A reportagem também ouviu o defensor de Bayard Fischer, o principal acusado de planejar o assassinato de Marco Becker. É o criminalista João Olímpio de Souza. Ele diz que não conhece detalhes, mas que a nova versão não o surpreende, "diante da fragilidade do inquérito e da tentativa desesperada que fizeram para culpar o meu cliente".
GZH não conseguiu contato com os ex-PMs que estariam envolvidos na morte de Becker. Os dois estão em liberdade. Um deles, após vários anos de cumprimento de pena por diversos homicídios praticados quando integrava um grupo de extermínio. O outro aguarda julgamento por assassinato.
Delegado continua convicto da culpa dos réus
O Departamento Estadual de Homicídios e Proteção à Pessoa (DHPP), da Polícia Civil, recebeu dos advogados dos réus no Caso Becker a investigação que traz a nova versão para o assassinato. A delegada Vanessa Pitrez, diretora do DHPP, diz que todo o material foi lido e remetido para a Justiça Federal, que deve decidir se o caso é reaberto ou prossegue com o julgamento.
— Após finalização do inquérito e início do processo criminal, a polícia (Civil ou Federal) perde a atribuição sobre o caso. Somente com pedido judicial poderá ser reaberta a investigação. A nova versão é bastante curiosa, mas em termos probatórios, difícil, porque a investigação na época foi muito boa — opina Vanessa.
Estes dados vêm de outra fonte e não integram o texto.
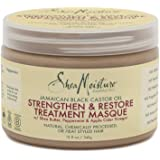 Shea Moisture Jamaican Black Castor Oil Strengthen and Restore Treatment Masque, 340 ml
GZH ouviu também o delegado responsável pela investigação enviada ao Judiciário, Rodrigo Bozzetto, hoje radicado no Interior. Ele diz que os dois PMs não constavam entre os suspeitos. Mas um dos advogados diz que, sim, esses PMs foram ouvidos e depois, descartados do caso.
Bozzetto admite que é direito dos advogados dos réus procurarem novas pistas e natural que aleguem inocência, mas continua convicto de que os indiciados em 2009 são os responsáveis pela morte de Becker. Seja pela troca de mensagens improvável entre o assessor do médico Bayard e um grupo de traficantes, seja pelas provas reunidas contra o suposto matador, Michael, pondera o delegado.
— O Michael usava pistola igual à do matador, motocicleta igual à do matador e falou que precisava se livrar da moto, logo depois do crime. O cunhado e chefe dele, Jura, era cliente do médico que era inimigo declarado do Becker. Coincidências demais não existem — resume o delegado.